ボクは悟っている。楽しい時もそりゃあある。でもずっとそうあるわけじゃない。いつか悲しいことだって訪れるんだ。

ハグしたばかりのムジカ好きお兄さんに会釈をし、道端に伸びる影をゆっくり目で追い歩みを進める。座り込む人と衝突する影。

行ってしまうのかい

顔を挙げることなく投げかけられる声。

うん、みんなも向かうんでしょ。

目を合わせることなく声の元へ返す声。

こうなることもあるさ。こうなることも。

誰へ宛てたわけでもない声。

向かいましょう。

抗うことなく背中を押す声。ただただ暗いムードに包まれている。僕にはよくわからない。

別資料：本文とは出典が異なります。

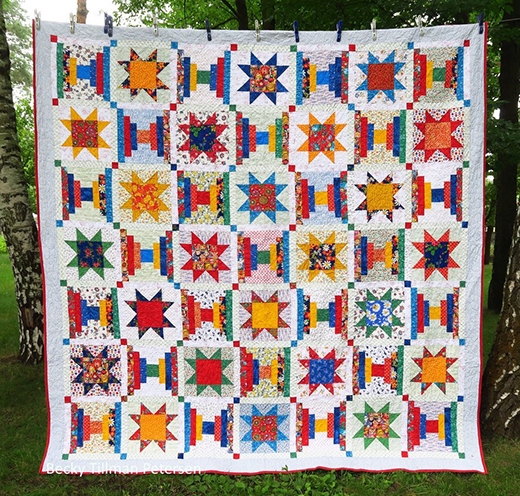 Orbit Quilt Designed by Becky Petersen of Quilted Twins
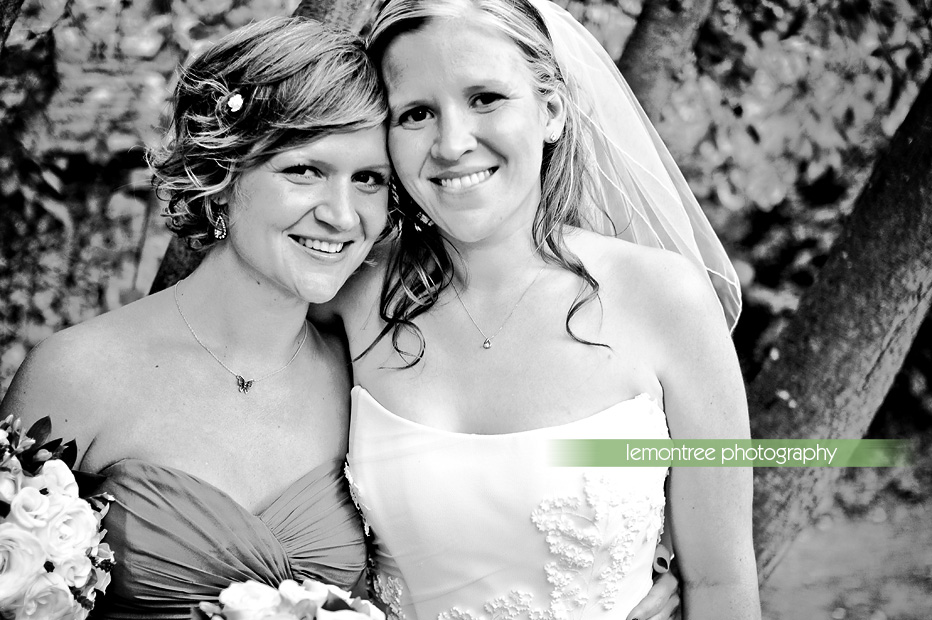 bride with sister at hampshire wedding reception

変化の予兆も何も感じなかった。ただいつの間にか寂しさに包まれている。

私が押したボタンのせい?

負の感情というのだろうか。ネガティブが次から次へと押し寄せてくる感情の波。ムジカにいても感じること以外のことは何も分からない。僕を含めて誰も俯瞰できる人物はいない。やはり私だ、コンポスだ。ジオラマを観察しよう。

もう、ちょっと止まってもいいかい…

口をすり抜けた言葉は、地面に座り込むボクの上を照らし続けるコダーに届いただろうか。薄暗く赤色に僕らを染めていたコダーは、言葉より早く黒い黄色へと変化しつつあった。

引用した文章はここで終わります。